New research from a Phase IIb pilot study has found that a weekly injection of semaglutide (Wegovy) reduced the amount of fat in the liver by 31% in people infected with HIV who have metabolic dysfunction-associated steatotic liver disease (MASLD). The regimen was also well tolerated noted the researchers who presented their findings Tuesday at the 2024 Conference on Retroviruses and Opportunistic Infections (CROI) in Denver.
Funding for the research—conducted in the U.S. and Brazil—is the first clinical trial of semaglutide for MASLD for people with HIV.

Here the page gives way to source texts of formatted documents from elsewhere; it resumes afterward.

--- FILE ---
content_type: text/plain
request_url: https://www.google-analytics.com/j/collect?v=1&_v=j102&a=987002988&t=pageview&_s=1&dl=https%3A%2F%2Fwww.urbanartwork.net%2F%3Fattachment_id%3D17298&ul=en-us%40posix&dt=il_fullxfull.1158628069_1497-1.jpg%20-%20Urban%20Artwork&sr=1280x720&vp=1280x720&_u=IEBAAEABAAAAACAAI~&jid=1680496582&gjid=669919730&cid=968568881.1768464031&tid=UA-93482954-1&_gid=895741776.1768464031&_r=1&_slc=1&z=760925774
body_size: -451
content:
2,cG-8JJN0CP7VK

Previously called nonalcoholic fatty liver disease, MASLD causes an excess accumulation of fat in the liver which is caused by neither alcohol consumption nor viral hepatitis. The accumulation of fat, over time, can result in inflammation, tissue damage, as well as cardiovascular and liver disease. The most common liver disease in the U.S., MASLD is estimated to affect between 30% and 40% of those with HIV. Semaglutide is an approved medication for the treatment of type 2 diabetes and has received broad recognition as an effective drug for long-term weight loss and management.

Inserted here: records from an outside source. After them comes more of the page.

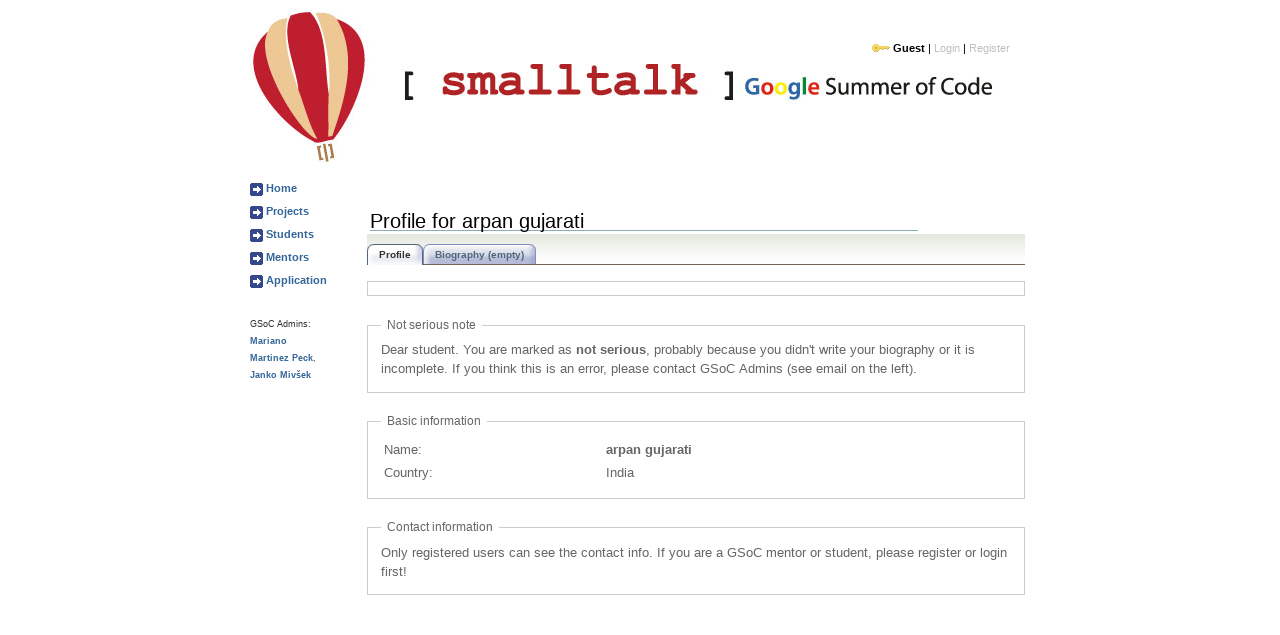

--- FILE ---
content_type: text/html; charset=utf-8
request_url: https://gsoc2010.esug.org/arpan-gujarati
body_size: 3702
content:
<!DOCTYPE html>
<html>
 <head>
  <meta name="generator" content="Aida/Web v6.8, Smalltalk Web Application Server (www.aidaweb.si)">
  <meta http-equiv="Content-Type"  content="text/html; charset=UTF-8" >
  <meta name="view-transition"  content="same-origin" >
  <title >Profile for arpan gujarati</title>
  <link rel="icon" type="image/x-icon" href="/favicon.ico" >
  <meta http-equiv="Refresh" content="62989" >
  <meta name="description" 		content="GSoC program for Smaltalk community">
  <meta name="keywords" 		content="Smalltalk, GSoC, Google, Squeak, Pharo, VisualWorks, VA Smalltalk, Dolphin">
  <link rel="stylesheet" type="text/css" media="screen" href="/screen.css" >
  <link rel="stylesheet" type="text/css" media="print" href="/print.css" >
  <script  src="/scripts.js" type="text/javascript"></script>
 </head>
 <body onLoad="sessionStorage.aidaCtx = 48759; aidaLoadReport(); " id="p7040" onUnload="aidaUnloadReport(); ">
	<div id="id2" comment="popup-stub">
<!-- popup stub -->
	</div>
	<form  method="post" action="/arpan-gujarati?aidaCtx=48759" enctype="multipart/form-data" id="id3">
	<div id="container">
	<div id="header">
<img alt="" src="/img/headerpng.png" border="0">	<div id="headerlogin">
&nbsp;&nbsp;&nbsp;<img alt="" src="/img/keygif.gif" border="0"><b> Guest</b> | <font title="#en -> 'You don''t have enough access rights to click this link'" href="/admin?view=loginGoogle"color="#c0c0c0">Login</font>
 | <font title="#en -> 'You don''t have enough access rights to click this link'" href="/admin?view=loginGoogle"color="#c0c0c0">Register</font>
	</div>
	</div>
	<div id="content">
	<div id="navigation">
	<div class="navdiv">
<h3><img alt="" width="13" height="13" border="0" src="/img/bulletsquarerighttranspwhitegif.gif"><a href="/"> Home</a></h3>
<h3><img alt="" width="13" height="13" border="0" src="/img/bulletsquarerighttranspwhitegif.gif"><a href="/projects"> Projects</a></h3>
<h3><img alt="" width="13" height="13" border="0" src="/img/bulletsquarerighttranspwhitegif.gif"><a href="/students"> Students</a></h3>
<h3><img alt="" width="13" height="13" border="0" src="/img/bulletsquarerighttranspwhitegif.gif"><a href="/mentors"> Mentors</a></h3>
<h3><img alt="" width="13" height="13" border="0" src="/img/bulletsquarerighttranspwhitegif.gif"><a href="/application"> Application</a></h3>
	</div>
	<div class="navdiv">
	<div id="navcontact">
GSoC Admins: <br>
<a href="mailto:esug.gsoc.adm2010@gmail.com"><b>Mariano <br>Martinez Peck</b></a>, <br>
<a href="mailto:esug.gsoc.adm2010@gmail.com"><b>Janko Mivšek</b></a>	</div>
	</div>
	</div>
	<table width="100%">
	<tr>
<td><h1>Profile for arpan gujarati</h1>
</td>
<td width="100" align="right"></td>
	</tr>
	</table>
	<ul class="tabs1">
	<li class="tabs1selected active"><a href="/arpan-gujarati">Profile</a></li>
	<li><a href="/arpan-gujarati/biography">Biography (empty)</a></li>
	</ul>
<br>
<br>
<fieldset>
<small></small></fieldset>
<fieldset>
 <legend>Not serious note</legend>
Dear student. You are marked as <b>not serious</b>, probably because you didn't write your           biography or it is incomplete. If you think this is an error, please contact GSoC Admins (see email on the left).</fieldset>
	<div id="id4">
<fieldset>
 <legend>Basic information</legend>
	<table width="100%">
	<tr valign="top">
<td>Name:</td>
<td><b>arpan gujarati</b></td>
<td></td>
<td></td>
	</tr>
	<tr>
<td>Country:</td>
<td>India</td>
<td></td>
<td></td>
	</tr>
	</table>
</fieldset>
	</div>
	<div id="id5">
<fieldset>
 <legend>Contact information</legend>
Only registered users can see the contact info. If you are a GSoC mentor or student, 			please register or login first!</fieldset>
	</div>
	</div>
	<div id="contentWide">
	</div>
	</div>
	</form>
 </body>
</html>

In this study, patients with HIV and MASLD over the age of 18 whose viral load, or the amount of HIV in the blood, was suppressed to undetectable levels by antiretroviral therapy (ART). Study participants represented a wide range of ethnicities, ages, genders, and races. Of the 49 people included in the study analysis, 40 people (82%) were receiving ART treatment regimens which contained an integrase transfer inhibitor. These treatments are a class of antiretroviral therapies that have been shown to be effective suppressors of HIV, but have also been associated with weight gain among some of those who take them.
Enrolled patients self-administered a semaglutide injection each week and escalated doses until they reached a 1 mg dose on the fourth week. Patients were frequently monitored for drug safety. At 24 weeks, using a specially designed MRI to measure the amount of fat in the liver, the team assessed each patient’s change in liver fat content. On average, the patients showed a 31% reduction of liver fat and 29% of the patients had a complete resolution of MASLD, defined by liver fat representing five percent or less of overall liver content. A separate analysis showed that while the volume of the psoas muscle, which connects the torso with the lower body, decreased there was no significant change in function.

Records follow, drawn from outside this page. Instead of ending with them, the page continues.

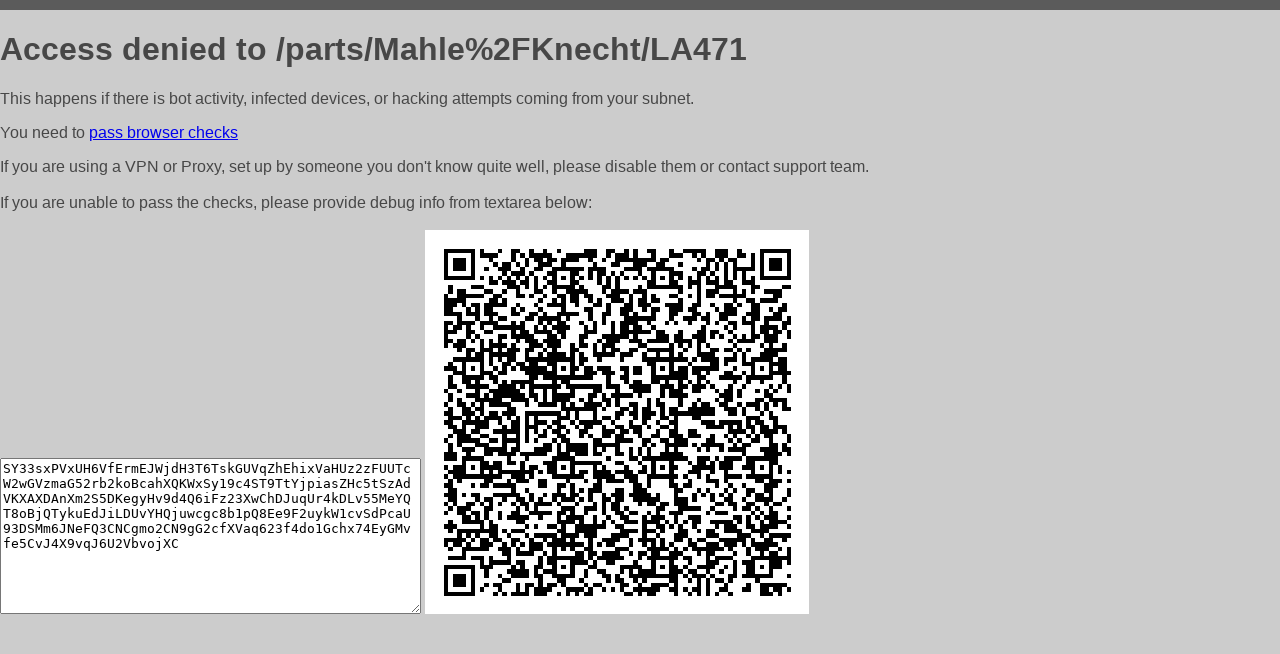

--- FILE ---
content_type: text/html; charset=utf-8
request_url: https://injector.by/parts/Mahle%2FKnecht/LA471
body_size: 1016
content:
<!DOCTYPE html PUBLIC "-//W3C//DTD HTML 4.01//EN">
<html>
<head>
    <meta http-equiv="content-type" content="text/html; charset=utf-8" />
	<meta name="ROBOTS" content="NOINDEX, NOFOLLOW" />
	<meta http-equiv="Cache-control" content="no-cache, must-revalidate" />
    <title>Access Denied</title>
  <style type="text/css">
 body {
      font-family: Arial, sans-serif;
      font-size: 100%;
      background: #CCCCCC;
      border-top: 10px solid #5B5B5B;
      padding: 0;
      margin:0;
      color:#474747;
  }
  </style>
</head>
<body>
    <h1>Access denied to /parts/Mahle%2FKnecht/LA471 </h1>
<p>This happens if there is bot activity, infected devices, or hacking attempts coming from your subnet.<br>
<p>You need to <a href="https://check81673.nodacdn.net/?bl-info=[base64]">pass browser checks</a><br>
<p>If you are using a VPN or Proxy, set up by someone you don't know quite well, please disable them or
contact support team.<br><br>
If you are unable to pass the checks, please provide debug info from textarea below:<br><br>
<textarea cols=50 rows=10 readonly>[base64]</textarea>
<img src="/.abcp-show-bimg/[base64]">
<br>
</p>
<p>
<!--You can also try <a href="https://geoinfo.cpv1.pro/lmnb5ZR9f2bRK8F8D4b/autocheck.dyn?blre=2&wmdrastf=hC5BctqmT2P&supinfo=[base64]">to
 pass an automatic check</a> but with no guarantee.</p> -->
</body>
</html>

The patients also demonstrated effects from the drug noted in previous studies of people without HIV, that included weight loss, reduced fasting blood glucose and reduced fasting triglycerides. Semaglutide was also generally well tolerated in a profile similar to previous studies in people without HIV. The most common side effects were gastrointestinal and two participants experienced more significant adverse events, but were still able to complete the study.
The findings suggest that semaglutide is a safe and effective therapy for those HIV patients who also suffer from MASLD, and could inform care regimens for healthier aging with HIV over a lifespan. Additional research is now being conducted to determine if people with HIV taking semaglutide experience any unique immunological or inflammatory pathway changes.